2. The recycling method of waste Prussian-based sodium battery cathode materials according to claim 1, wherein the Prussian-based sodium cathode materials include manganese-based Prussian-based derivative sodium cathode materials, nickel-based Prussian-based derivative sodium cathode materials, cobalt-based Prussian-based derivative sodium cathode materials At least one of a derivative sodium cathode material, a copper-based Prussian derivative sodium cathode material, and a zinc-based Prussian derivative sodium cathode material.
3. The method for recycling waste Prussian sodium battery cathode materials according to claim 1, wherein the organic acid is at least one of oxalic acid and acetic acid.
4. The method for recycling waste Prussian sodium battery cathode materials according to claim 1, wherein the transition metal precipitation is further prepared by calcining the transition metal oxide.
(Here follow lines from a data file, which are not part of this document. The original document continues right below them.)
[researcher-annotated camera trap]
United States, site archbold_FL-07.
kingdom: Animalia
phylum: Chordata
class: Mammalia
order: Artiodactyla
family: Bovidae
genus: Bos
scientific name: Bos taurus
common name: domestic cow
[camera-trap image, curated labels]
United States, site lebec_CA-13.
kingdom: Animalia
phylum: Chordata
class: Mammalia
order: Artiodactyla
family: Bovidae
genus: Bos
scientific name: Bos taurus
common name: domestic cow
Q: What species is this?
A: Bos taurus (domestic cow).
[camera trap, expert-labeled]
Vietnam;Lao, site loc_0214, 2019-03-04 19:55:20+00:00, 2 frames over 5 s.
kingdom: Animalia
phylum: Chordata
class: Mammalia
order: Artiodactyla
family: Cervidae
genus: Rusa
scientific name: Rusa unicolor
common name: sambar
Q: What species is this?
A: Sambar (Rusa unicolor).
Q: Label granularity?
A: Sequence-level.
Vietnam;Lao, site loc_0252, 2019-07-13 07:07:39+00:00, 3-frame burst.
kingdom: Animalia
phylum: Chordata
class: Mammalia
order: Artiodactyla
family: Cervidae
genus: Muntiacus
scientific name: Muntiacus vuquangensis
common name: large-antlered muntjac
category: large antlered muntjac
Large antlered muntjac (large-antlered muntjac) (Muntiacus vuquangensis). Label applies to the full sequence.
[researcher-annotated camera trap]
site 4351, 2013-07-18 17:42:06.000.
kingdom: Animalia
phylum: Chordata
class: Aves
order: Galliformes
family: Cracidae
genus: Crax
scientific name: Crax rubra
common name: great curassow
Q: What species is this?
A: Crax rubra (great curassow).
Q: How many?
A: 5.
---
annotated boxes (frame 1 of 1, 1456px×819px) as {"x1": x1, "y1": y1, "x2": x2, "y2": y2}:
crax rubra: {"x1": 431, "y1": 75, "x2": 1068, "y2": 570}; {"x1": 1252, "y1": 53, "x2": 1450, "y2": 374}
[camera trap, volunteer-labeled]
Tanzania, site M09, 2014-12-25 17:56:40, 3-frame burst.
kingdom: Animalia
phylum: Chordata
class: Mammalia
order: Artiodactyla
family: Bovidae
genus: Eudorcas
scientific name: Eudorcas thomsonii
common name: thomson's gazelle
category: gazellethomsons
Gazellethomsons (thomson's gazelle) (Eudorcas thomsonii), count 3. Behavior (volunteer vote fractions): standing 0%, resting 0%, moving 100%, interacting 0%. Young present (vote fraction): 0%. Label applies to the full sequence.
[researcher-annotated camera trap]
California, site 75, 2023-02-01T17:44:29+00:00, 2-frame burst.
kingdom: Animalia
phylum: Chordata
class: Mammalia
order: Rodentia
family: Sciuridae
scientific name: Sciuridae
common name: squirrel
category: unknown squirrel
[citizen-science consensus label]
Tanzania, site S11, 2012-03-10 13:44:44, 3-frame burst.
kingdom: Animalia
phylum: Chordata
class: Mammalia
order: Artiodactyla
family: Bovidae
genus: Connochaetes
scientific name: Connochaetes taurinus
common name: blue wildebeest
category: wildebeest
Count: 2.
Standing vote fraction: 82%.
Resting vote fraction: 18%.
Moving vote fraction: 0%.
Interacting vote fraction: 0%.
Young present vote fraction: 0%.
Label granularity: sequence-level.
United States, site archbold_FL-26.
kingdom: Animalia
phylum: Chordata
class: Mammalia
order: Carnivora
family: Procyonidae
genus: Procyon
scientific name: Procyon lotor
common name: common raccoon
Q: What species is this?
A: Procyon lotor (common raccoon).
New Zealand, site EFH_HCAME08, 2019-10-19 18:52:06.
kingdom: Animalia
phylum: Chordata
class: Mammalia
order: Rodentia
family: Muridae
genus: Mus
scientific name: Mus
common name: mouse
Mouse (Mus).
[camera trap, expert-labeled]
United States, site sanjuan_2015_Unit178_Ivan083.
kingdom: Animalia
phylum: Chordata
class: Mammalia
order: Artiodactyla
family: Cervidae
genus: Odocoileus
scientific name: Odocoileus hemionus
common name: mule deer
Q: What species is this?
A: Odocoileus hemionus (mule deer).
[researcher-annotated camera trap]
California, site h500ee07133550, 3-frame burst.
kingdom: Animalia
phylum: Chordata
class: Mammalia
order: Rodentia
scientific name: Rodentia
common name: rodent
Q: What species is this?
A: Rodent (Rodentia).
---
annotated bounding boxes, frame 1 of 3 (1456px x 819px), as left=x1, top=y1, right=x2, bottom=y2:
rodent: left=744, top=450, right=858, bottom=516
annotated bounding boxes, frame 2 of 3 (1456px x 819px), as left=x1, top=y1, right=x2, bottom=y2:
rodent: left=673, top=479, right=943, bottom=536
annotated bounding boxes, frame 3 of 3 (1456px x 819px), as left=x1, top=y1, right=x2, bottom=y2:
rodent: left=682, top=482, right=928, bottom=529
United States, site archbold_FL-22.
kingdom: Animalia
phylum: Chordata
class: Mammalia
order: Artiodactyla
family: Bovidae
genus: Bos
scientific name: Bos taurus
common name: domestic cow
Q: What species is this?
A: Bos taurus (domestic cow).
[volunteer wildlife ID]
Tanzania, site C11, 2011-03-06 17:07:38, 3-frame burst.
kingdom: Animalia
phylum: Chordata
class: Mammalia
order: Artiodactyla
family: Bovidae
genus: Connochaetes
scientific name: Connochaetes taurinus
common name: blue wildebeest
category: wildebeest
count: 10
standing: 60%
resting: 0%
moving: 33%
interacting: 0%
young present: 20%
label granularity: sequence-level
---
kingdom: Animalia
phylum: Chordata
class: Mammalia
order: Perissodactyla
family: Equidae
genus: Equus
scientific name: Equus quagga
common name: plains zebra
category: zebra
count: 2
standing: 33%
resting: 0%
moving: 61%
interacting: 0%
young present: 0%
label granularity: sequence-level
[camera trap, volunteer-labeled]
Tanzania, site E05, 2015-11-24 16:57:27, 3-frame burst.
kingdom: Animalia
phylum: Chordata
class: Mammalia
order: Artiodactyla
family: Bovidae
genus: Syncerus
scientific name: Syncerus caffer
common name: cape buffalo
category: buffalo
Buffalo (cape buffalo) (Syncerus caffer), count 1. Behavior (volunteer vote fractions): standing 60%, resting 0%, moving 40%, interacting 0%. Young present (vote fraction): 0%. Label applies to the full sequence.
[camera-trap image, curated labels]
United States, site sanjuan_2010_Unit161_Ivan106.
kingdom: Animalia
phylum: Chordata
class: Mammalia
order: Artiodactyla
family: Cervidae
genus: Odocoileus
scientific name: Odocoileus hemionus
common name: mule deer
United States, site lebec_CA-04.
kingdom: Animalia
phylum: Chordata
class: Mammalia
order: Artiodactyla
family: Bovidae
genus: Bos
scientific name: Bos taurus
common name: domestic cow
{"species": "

5. The method for recycling waste Prussian sodium battery cathode materials according to claim 4, wherein the transition metal precipitate is manganese metal precipitate, and manganous oxide is prepared by calcining at 220-280°C.
6. A preparation method of Prussian sodium cathode material, which includes the following steps:

   (1) The filtrate obtained by the recycling method of used Prussian sodium battery cathode materials according to any one of claims 1 to 5 is subjected to detection of sodium ion and [Fe(CN) ₆ ] ^{4 -} concentrations, and sodium ions are introduced into the filtrate Make the molar ratio of sodium ions and [Fe(CN) ₆ ] ^4- in the filtrate to (4~6):1, dry or crystallize to obtain sodium ferrocyanide powder;

   (2) Mix the transition metal salt with the sodium ferrocyanide powder obtained in step (1) to prepare a Prussian sodium cathode material.
7. The preparation method of Prussian sodium cathode material according to claim 6, wherein the step (1) also includes the removal of organic acid in the filtrate, and the removal of the organic acid is carried out by heating method or extraction method.
8. The method for preparing a Prussian-based sodium cathode material according to claim 6, wherein the transition metal salt is prepared from transition metal precipitation obtained by the recycling method of used Prussian-based sodium battery cathode materials described in this application.